BEGIN Exercise data

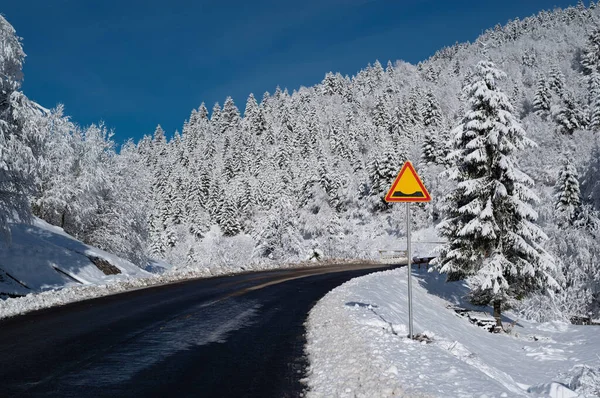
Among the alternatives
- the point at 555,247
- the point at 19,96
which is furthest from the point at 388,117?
the point at 19,96

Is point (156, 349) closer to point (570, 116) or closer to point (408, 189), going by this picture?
point (408, 189)

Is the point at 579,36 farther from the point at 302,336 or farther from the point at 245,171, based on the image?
the point at 302,336

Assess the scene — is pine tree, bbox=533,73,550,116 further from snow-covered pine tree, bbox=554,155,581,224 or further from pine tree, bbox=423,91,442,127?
snow-covered pine tree, bbox=554,155,581,224

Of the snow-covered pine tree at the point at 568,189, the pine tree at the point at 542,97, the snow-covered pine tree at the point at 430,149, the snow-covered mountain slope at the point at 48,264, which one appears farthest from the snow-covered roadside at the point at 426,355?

END Exercise data

Rewrite the lines from the line with "Is point (156, 349)" through the last line, changing "farther" to "more distant" and leaving everything else as it is.

Is point (156, 349) closer to point (570, 116) or closer to point (408, 189), going by this picture?
point (408, 189)

Is the point at 579,36 more distant from the point at 302,336 or more distant from the point at 245,171, based on the image?
the point at 302,336

Assess the scene — is pine tree, bbox=533,73,550,116 further from snow-covered pine tree, bbox=554,155,581,224 or further from pine tree, bbox=423,91,442,127?
snow-covered pine tree, bbox=554,155,581,224

Of the snow-covered pine tree at the point at 568,189, the pine tree at the point at 542,97, the snow-covered pine tree at the point at 430,149, the snow-covered mountain slope at the point at 48,264, which one appears farthest from the snow-covered roadside at the point at 426,355?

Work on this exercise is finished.